PROBLEM TO WORK ON> Extract every line of the records below that contains the string "nearer", and reproduce each matching line in full.
--- begin ITEMS ---
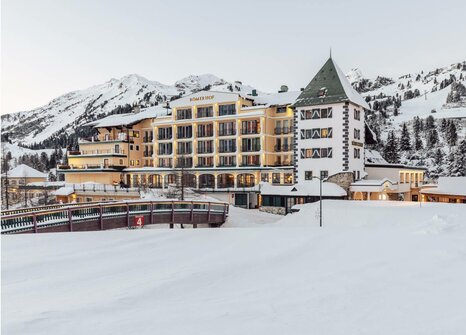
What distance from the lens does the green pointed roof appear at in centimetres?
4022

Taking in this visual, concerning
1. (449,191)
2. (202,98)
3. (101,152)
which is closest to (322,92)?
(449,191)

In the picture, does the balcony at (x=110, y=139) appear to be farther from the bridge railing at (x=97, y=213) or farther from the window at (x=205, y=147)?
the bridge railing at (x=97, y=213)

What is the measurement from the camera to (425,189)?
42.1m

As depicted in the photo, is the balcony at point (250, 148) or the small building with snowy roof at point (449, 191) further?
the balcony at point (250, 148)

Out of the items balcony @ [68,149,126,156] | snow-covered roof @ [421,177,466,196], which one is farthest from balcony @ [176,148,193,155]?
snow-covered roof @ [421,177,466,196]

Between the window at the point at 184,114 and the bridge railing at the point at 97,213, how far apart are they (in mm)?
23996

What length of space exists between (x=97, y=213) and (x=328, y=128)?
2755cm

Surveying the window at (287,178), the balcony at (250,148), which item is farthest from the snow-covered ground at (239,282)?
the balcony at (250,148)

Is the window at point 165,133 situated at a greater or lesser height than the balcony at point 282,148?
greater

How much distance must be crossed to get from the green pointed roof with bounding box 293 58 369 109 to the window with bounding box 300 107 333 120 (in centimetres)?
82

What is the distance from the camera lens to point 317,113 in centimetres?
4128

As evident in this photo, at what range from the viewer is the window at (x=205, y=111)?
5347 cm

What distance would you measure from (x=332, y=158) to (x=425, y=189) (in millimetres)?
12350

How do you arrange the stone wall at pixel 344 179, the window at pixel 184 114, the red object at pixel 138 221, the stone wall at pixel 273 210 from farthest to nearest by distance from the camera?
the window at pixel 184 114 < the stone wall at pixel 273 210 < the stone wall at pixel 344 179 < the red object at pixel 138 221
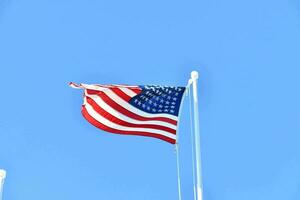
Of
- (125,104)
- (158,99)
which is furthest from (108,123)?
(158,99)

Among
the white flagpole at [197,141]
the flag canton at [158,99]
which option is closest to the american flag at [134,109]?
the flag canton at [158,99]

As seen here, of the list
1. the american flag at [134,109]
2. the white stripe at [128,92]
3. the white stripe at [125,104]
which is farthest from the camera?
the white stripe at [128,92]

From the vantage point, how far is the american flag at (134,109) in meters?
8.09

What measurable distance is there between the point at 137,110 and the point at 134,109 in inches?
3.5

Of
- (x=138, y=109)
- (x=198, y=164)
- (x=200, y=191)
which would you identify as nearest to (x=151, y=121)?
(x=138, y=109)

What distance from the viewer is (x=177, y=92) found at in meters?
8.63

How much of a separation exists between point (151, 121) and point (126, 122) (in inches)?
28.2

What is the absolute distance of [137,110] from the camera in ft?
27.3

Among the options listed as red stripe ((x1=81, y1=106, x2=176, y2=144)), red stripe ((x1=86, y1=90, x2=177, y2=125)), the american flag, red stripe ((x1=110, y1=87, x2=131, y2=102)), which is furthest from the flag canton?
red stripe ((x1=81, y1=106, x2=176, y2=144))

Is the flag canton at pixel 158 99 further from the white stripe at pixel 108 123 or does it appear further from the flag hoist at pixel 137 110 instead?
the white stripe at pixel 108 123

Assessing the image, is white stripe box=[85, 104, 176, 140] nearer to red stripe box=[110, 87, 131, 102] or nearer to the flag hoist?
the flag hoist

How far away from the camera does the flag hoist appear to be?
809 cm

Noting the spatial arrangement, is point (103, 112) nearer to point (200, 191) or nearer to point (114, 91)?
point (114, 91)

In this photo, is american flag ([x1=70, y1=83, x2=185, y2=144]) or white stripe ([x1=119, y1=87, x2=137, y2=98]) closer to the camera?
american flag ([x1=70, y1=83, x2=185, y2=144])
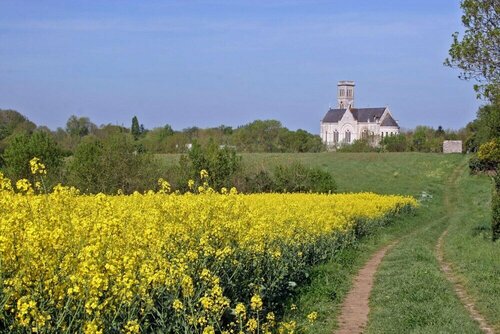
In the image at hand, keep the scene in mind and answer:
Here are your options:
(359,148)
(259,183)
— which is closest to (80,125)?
--- end ITEMS ---
--- begin ITEMS ---
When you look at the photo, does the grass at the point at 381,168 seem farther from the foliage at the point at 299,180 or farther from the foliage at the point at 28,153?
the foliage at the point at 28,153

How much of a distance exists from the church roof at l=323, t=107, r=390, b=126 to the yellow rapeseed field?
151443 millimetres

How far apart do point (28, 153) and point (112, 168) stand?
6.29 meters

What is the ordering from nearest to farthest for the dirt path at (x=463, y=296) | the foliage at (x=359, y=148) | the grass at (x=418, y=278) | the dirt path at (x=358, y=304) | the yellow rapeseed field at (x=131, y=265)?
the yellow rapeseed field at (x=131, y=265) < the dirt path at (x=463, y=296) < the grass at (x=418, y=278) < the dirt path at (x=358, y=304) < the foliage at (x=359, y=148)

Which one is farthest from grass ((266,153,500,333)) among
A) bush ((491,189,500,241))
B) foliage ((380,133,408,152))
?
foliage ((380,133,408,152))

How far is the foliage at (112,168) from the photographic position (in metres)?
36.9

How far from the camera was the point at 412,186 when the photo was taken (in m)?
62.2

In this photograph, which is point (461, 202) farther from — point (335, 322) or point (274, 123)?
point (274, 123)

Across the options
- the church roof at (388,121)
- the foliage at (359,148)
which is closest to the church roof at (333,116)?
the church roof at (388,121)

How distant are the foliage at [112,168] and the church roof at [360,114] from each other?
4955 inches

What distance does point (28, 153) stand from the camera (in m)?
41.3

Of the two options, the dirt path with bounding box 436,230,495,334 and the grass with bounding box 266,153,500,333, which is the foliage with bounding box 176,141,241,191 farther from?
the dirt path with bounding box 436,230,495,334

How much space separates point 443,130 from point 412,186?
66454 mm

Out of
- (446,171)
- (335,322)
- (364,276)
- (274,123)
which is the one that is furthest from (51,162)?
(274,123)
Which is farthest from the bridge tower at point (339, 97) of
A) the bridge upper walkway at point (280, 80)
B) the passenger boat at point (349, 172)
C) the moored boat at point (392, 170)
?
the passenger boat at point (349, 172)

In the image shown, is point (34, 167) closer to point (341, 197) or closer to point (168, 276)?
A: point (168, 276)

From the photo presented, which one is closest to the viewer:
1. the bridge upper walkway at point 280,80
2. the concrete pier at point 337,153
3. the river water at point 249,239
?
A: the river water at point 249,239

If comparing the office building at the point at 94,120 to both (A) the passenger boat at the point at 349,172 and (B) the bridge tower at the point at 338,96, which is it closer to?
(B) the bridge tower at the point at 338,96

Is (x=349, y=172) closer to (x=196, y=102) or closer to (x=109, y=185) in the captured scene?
--- end ITEMS ---
FINISHED EXERCISE>
Assessing the image, is white stripe box=[85, 104, 176, 140] nearer to red stripe box=[110, 87, 131, 102] or nearer to the flag hoist?
Noting the spatial arrangement, is point (103, 112) nearer to point (200, 191) or nearer to point (114, 91)?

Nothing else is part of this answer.